§ **DATA SUPPLIED**:
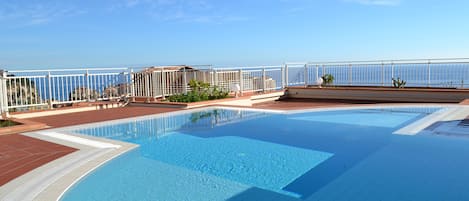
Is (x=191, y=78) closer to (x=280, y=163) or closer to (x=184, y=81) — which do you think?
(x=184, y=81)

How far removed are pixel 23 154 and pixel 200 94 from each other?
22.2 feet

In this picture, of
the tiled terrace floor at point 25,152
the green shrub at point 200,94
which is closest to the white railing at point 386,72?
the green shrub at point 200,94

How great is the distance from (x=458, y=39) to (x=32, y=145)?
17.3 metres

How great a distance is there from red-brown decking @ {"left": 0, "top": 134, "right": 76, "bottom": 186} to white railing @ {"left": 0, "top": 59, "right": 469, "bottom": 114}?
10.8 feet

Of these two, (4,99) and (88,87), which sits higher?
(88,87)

==

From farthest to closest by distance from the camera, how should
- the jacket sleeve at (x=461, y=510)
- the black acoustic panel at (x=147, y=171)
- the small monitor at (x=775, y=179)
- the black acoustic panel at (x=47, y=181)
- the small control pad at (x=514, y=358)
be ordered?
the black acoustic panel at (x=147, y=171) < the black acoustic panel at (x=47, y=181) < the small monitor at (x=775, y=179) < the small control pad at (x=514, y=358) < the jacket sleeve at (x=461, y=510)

§ **GOAL**: Output the listing from the line containing "From farthest to" up to and including the line containing "the black acoustic panel at (x=147, y=171) <" as a Markdown table with the columns Row and Listing line. Number each row and skip blank lines.

§ **SOLUTION**:
| Row | Listing line |
|---|---|
| 1 | From farthest to closest by distance from the camera, how should |
| 2 | - the jacket sleeve at (x=461, y=510) |
| 3 | - the black acoustic panel at (x=147, y=171) |
| 4 | - the small monitor at (x=775, y=179) |
| 5 | - the black acoustic panel at (x=47, y=181) |
| 6 | - the small control pad at (x=514, y=358) |
| 7 | be ordered? |
| 8 | the black acoustic panel at (x=147, y=171) < the black acoustic panel at (x=47, y=181) < the small monitor at (x=775, y=179) < the small control pad at (x=514, y=358) < the jacket sleeve at (x=461, y=510) |